READING TEXT:
===
So, what I am going to do is to cut back my posting schedule on this blog. From now on the posting schedule for The Knitting Needle and the Damage Done will be only three days a week: on Mondays, Wednesdays, and Fridays. I decided this past July that I would keep posting daily until the end of this blog's first year in order to build a solid archive and then move to the new posting schedule, and far from second guessing my decision I've been looking forward to this anniversary as though I were getting out of jail. A daily posting schedule is more than a little gruelling when your posts can take up to four hours to write, and generally only bloggers who are making a living from their work can maintain that kind of pace. I am sorry to disappoint those of you who have told me you read my blog every day, but I feel sure that it's necessary that I cut back on my posts here.
What I can promise you is that my posting schedule will not be further decreased so long as I maintain this site, and that in those 156 posts a year I will still be doing all the knitting magazine reviews I've always done plus a good 60-70 posts on knitting-related topics, so the site will offer you the same kind of reading experience it always has, if somewhat less of it.
===
DATASET EXCERPTS:
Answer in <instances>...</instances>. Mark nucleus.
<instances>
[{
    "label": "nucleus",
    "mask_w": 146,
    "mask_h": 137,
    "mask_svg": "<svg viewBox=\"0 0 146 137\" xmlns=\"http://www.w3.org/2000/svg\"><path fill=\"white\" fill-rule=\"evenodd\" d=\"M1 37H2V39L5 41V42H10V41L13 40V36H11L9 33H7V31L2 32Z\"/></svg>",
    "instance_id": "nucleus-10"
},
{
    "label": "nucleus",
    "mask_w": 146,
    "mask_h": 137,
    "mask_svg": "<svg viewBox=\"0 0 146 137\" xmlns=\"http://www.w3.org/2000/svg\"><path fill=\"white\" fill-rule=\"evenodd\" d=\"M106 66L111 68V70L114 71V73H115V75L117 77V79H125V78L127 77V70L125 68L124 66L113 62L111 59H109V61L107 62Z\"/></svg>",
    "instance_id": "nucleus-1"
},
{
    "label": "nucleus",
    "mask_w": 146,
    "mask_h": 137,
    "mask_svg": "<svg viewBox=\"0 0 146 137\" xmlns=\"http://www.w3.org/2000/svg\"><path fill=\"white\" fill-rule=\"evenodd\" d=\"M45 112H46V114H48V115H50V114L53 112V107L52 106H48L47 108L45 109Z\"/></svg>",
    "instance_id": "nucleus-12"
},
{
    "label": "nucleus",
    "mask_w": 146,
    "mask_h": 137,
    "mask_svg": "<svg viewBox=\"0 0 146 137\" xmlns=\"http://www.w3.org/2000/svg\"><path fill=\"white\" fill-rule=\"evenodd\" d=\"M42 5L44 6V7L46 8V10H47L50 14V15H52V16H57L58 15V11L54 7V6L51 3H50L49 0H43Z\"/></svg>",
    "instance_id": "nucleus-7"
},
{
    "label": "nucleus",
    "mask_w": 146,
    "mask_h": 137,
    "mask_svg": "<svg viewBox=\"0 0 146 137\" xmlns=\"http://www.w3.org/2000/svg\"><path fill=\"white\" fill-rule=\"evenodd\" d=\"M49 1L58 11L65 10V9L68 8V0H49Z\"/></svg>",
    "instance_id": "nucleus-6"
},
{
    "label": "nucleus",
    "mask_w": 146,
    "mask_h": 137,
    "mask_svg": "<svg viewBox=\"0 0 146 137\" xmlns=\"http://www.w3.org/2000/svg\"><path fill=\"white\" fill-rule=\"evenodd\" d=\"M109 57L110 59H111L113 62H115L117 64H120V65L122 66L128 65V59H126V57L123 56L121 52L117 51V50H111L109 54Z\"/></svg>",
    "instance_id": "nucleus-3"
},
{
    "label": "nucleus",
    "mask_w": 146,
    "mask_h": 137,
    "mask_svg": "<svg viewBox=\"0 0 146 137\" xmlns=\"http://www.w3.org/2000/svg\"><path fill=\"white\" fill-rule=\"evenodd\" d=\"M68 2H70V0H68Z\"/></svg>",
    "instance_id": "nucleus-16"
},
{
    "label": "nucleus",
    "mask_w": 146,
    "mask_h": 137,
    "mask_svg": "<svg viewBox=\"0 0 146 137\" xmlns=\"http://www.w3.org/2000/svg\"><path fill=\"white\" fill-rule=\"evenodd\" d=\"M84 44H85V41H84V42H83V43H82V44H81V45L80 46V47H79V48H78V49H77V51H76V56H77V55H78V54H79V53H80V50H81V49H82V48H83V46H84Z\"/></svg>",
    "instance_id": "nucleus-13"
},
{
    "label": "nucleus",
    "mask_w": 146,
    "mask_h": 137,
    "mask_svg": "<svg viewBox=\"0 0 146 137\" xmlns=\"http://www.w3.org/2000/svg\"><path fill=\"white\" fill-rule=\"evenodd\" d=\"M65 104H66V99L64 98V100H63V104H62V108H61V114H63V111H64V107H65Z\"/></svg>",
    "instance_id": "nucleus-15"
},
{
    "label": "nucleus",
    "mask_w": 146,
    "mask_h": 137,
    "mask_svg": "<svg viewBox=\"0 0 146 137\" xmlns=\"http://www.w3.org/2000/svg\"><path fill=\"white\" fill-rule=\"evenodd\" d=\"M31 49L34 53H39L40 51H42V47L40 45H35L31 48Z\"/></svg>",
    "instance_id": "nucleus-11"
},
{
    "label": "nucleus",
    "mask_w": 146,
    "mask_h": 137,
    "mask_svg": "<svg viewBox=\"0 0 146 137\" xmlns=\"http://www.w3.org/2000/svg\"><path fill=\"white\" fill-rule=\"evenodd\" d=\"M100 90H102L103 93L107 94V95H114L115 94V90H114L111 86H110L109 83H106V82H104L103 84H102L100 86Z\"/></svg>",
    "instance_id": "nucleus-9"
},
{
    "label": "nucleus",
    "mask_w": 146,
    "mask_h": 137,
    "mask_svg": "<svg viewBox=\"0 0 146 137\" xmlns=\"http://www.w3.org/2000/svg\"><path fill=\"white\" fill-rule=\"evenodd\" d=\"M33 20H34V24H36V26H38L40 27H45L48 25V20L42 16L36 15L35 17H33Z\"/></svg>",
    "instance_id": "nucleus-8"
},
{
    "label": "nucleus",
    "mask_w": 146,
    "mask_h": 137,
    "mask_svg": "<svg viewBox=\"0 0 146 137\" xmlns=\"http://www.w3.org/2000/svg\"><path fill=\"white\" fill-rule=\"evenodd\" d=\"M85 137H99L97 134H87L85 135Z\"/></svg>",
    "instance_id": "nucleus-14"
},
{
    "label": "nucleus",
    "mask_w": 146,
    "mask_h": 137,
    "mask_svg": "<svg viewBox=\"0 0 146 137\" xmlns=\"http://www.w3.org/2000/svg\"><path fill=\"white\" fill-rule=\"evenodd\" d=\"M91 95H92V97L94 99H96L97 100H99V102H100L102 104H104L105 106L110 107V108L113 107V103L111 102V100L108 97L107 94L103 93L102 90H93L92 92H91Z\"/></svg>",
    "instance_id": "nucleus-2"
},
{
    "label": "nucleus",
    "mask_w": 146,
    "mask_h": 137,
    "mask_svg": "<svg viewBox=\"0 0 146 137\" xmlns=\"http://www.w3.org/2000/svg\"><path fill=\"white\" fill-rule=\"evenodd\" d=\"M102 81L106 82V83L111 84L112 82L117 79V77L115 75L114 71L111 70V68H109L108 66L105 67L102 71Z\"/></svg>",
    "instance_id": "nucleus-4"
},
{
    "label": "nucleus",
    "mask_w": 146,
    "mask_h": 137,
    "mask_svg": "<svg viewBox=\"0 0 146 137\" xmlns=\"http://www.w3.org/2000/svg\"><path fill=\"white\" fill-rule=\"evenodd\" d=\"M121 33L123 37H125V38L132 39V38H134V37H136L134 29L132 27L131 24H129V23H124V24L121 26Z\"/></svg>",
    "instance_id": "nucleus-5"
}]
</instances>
===
WORK TO COMPLETE:
Answer these questions using the passage about the blog's posting schedule.
(a) On which days of the week will the blog be updated under the new schedule?
(b) How long can a single post take the writer to write?
(c) How many posts a year does the writer promise to publish?

EXERCISE ANSWER:
(a) Mondays, Wednesdays, and Fridays.
(b) Up to four hours.
(c) 156 posts.